# Tasks to perform
A) Reproduce the passage of the SQL decimals thread starting at "I tried ROUND, but" and ending at "into #Demo values(5588790.77000),(5588873.79000),(5588943.71000)".
B) Pick up the thread on truncating decimals in SQL Server after its final line, and continue writing it.

# Excerpted text
Truncate decimals from column in SQL

How would I delete all the decimals from a column in SQL Server 2008?
If I have a column X_Coord and had three rows with the value, how would I trim it so that there are NO decimals after the last whole number?
For example, let's say my table is called RCMP, and the column is below:
X_Coord
---------------
- 5588790.77000
- 5588873.79000
- 5588943.71000
How would I remove the decimals in a single query?
I tried ROUND, but that ends up making the values appear as ie 5588790.00000.
I want it to appear as: 5588790.
Cast the decimal data type to an integer.
SELECT CAST(x_coord AS INT)
FROM dbo.RMCP
Edit: I have updated the code to reflect how to change the data type. This is a big impact change so be very careful. I would urge you to test this in development.
if object_id('#Demo') is not null
drop table #Demo;
go
create table #Demo(x_coord decimal(12,5))
insert into #Demo values(5588790.77000),(5588873.79000),(5588943.71000)

# Record extracts
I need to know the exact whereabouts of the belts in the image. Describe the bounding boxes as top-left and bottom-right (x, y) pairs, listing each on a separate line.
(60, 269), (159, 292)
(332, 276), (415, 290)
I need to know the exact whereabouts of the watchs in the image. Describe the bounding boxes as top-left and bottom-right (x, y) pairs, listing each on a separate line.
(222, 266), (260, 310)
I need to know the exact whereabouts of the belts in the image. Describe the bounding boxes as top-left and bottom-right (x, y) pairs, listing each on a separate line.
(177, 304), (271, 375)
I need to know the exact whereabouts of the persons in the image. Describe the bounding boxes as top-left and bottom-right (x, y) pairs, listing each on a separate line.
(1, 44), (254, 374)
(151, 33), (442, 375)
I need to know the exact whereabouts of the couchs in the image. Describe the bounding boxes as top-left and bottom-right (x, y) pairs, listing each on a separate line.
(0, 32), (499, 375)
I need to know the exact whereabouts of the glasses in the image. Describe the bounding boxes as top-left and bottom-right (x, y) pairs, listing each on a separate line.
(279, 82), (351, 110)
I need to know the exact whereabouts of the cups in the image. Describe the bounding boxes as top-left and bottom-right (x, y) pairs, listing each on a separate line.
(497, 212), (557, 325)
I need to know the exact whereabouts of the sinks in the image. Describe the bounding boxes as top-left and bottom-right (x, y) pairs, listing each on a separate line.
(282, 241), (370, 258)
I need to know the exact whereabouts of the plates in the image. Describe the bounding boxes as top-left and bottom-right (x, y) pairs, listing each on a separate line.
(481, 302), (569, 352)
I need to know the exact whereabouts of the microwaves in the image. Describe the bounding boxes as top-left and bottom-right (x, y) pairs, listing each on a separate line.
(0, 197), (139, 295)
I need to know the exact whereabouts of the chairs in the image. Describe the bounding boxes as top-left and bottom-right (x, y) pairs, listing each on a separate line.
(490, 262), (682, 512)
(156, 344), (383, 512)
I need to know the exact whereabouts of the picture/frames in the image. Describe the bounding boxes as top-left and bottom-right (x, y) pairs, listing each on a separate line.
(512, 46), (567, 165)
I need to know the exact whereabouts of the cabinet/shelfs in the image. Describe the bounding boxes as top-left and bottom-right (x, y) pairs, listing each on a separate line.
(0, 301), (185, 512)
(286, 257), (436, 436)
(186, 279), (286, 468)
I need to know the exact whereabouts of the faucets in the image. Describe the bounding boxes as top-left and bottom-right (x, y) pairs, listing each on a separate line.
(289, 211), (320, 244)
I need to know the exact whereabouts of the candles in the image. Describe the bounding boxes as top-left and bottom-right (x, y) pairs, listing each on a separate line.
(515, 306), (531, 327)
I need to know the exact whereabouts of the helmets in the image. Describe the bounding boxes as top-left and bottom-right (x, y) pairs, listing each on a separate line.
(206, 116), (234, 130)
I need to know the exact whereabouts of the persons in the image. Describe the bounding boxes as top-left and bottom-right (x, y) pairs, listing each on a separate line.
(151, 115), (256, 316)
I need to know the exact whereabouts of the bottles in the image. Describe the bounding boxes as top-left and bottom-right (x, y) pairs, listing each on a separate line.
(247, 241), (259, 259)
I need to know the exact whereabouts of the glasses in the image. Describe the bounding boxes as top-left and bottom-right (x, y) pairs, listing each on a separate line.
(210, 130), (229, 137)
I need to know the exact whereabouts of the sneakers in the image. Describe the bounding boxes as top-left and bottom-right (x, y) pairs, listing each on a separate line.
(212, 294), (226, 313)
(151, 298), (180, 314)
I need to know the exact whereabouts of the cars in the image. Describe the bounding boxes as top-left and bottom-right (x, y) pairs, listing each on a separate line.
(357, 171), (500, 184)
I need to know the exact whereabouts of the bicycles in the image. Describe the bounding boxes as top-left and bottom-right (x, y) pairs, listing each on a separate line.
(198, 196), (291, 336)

--

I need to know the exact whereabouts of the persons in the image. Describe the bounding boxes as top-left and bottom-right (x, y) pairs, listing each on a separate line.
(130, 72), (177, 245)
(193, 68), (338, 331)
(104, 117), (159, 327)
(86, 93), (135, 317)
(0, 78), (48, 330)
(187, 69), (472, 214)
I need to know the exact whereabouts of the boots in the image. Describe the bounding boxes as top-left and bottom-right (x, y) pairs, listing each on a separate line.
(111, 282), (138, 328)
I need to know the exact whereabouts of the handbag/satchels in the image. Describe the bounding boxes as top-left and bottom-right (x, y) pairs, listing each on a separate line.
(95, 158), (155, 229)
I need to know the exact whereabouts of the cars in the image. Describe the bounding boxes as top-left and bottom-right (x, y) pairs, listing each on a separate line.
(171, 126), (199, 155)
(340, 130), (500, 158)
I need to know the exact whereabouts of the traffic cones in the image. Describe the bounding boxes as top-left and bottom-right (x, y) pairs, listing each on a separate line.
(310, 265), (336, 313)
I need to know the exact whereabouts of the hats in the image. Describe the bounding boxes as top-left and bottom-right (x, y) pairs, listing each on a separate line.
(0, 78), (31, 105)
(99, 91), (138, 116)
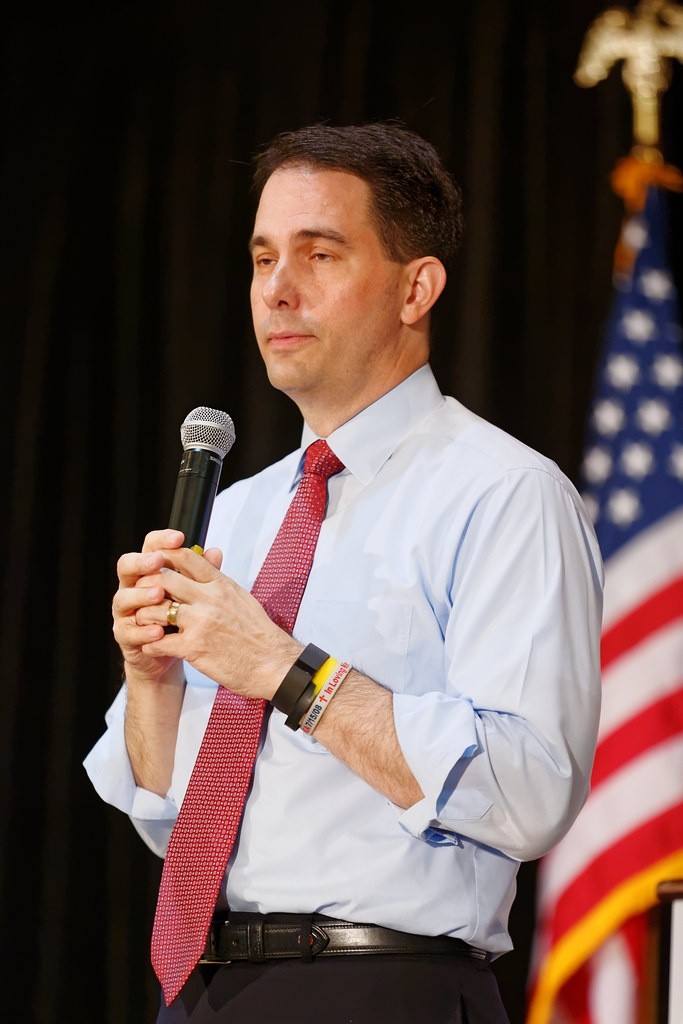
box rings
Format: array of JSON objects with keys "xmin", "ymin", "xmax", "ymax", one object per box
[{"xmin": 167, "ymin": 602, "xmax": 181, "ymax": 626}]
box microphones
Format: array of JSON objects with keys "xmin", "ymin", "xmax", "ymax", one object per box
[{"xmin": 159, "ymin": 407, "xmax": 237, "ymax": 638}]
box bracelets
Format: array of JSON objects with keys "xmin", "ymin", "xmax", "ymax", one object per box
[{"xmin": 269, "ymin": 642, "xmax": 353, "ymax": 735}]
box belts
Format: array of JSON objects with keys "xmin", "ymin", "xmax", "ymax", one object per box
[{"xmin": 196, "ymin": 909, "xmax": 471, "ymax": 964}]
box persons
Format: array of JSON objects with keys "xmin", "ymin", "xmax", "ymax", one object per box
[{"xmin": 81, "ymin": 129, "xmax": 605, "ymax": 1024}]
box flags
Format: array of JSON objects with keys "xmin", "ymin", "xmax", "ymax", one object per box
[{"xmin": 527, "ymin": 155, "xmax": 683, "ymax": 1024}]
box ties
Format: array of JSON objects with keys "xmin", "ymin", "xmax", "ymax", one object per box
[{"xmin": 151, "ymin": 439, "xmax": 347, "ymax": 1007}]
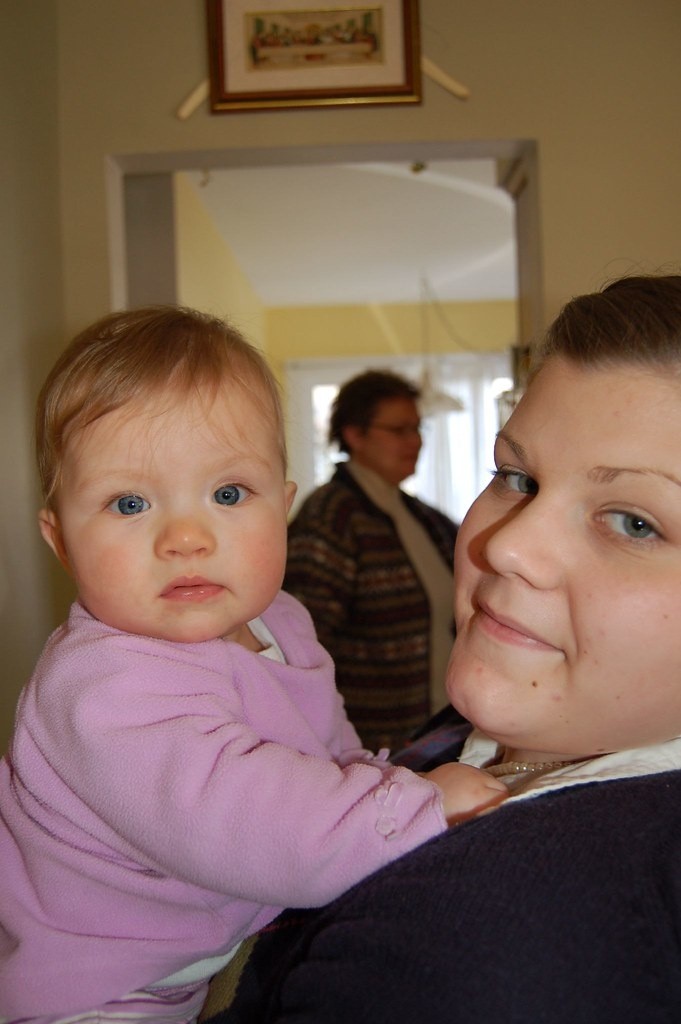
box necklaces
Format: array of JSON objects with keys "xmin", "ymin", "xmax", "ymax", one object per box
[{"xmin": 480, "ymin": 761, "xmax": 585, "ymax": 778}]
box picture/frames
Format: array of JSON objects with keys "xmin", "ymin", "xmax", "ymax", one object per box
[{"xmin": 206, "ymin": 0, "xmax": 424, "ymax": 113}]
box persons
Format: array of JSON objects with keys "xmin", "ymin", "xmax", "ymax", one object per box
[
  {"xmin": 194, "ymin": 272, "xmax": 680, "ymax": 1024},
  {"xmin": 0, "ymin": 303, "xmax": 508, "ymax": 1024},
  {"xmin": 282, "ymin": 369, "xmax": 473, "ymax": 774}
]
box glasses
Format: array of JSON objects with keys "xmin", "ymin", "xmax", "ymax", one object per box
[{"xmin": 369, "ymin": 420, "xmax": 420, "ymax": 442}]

...

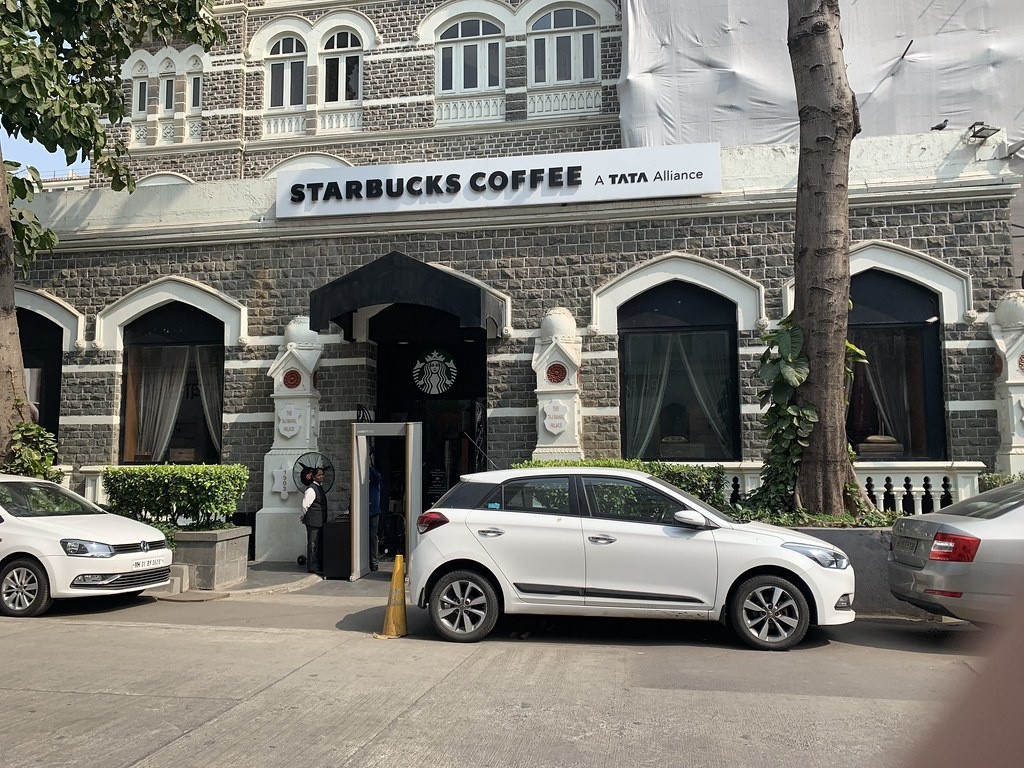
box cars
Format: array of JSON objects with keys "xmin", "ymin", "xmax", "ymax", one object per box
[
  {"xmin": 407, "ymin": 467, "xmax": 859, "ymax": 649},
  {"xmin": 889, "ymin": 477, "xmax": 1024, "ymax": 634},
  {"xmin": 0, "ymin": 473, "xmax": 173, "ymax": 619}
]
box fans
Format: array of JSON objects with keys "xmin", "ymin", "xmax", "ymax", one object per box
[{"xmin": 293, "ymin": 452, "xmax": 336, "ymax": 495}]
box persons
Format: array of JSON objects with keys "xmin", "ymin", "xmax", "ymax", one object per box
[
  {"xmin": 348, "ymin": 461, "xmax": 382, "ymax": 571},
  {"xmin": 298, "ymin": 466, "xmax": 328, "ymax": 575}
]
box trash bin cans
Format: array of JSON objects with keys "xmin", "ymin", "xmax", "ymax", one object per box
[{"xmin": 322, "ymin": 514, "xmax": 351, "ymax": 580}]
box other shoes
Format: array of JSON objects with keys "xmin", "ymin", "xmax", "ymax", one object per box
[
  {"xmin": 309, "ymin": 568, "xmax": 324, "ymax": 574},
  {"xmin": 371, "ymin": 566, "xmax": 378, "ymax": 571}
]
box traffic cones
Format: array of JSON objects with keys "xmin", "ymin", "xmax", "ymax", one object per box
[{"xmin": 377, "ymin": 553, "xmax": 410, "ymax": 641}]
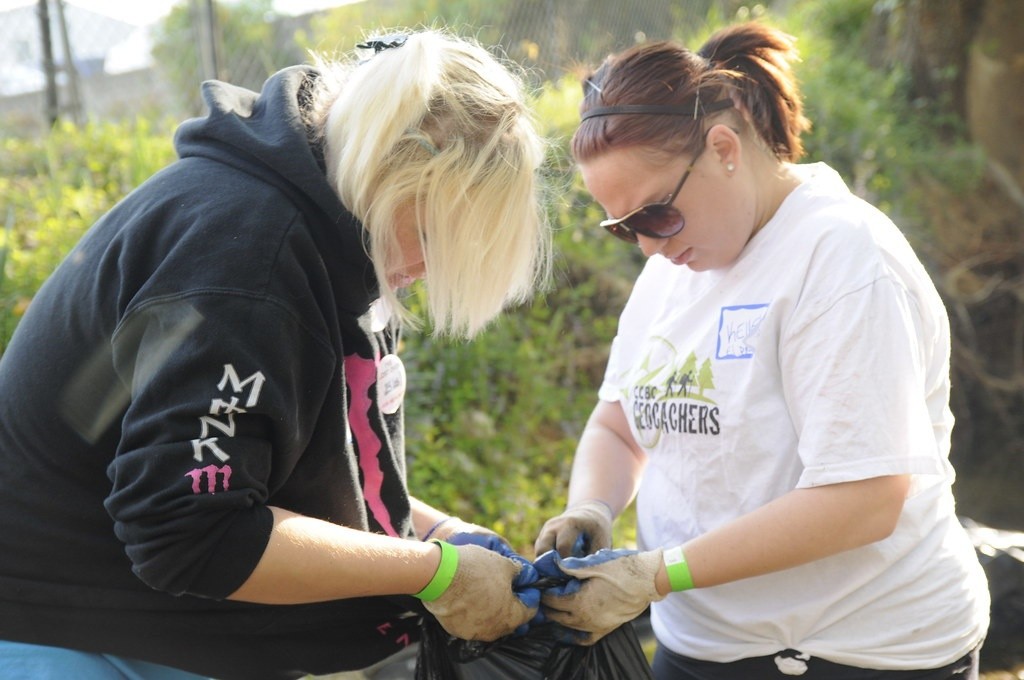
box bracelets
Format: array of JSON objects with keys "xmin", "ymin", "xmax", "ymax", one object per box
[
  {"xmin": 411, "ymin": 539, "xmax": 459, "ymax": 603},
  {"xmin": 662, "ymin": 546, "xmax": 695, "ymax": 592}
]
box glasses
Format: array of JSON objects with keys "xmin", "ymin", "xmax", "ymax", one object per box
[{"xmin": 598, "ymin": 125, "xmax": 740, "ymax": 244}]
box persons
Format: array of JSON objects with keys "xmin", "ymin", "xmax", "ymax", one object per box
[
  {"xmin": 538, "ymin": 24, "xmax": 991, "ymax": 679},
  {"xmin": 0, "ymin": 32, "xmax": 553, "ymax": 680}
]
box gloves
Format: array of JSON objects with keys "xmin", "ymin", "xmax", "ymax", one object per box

# Answers by item number
A)
I tried ROUND, but that ends up making the values appear as ie 5588790.00000.
I want it to appear as: 5588790.
Cast the decimal data type to an integer.
SELECT CAST(x_coord AS INT)
FROM dbo.RMCP
Edit: I have updated the code to reflect how to change the data type. This is a big impact change so be very careful. I would urge you to test this in development.
if object_id('#Demo') is not null
drop table #Demo;
go
create table #Demo(x_coord decimal(12,5))
insert into #Demo values(5588790.77000),(5588873.79000),(5588943.71000)

B)
alter table #Demo
ALTER COLUMN x_coord INT NULL
select *
from #Demo
GO
--or this works
if object_id('#Demo') is not null
drop table #Demo;
go
create table #Demo(x_coord decimal(12,5))
insert into #Demo values(5588790.77000),(5588873.79000),(5588943.71000)
alter table #Demo
add new_x_coord INT NULL
UPDATE #Demo SET new_x_coord = CAST(x_coord AS INT)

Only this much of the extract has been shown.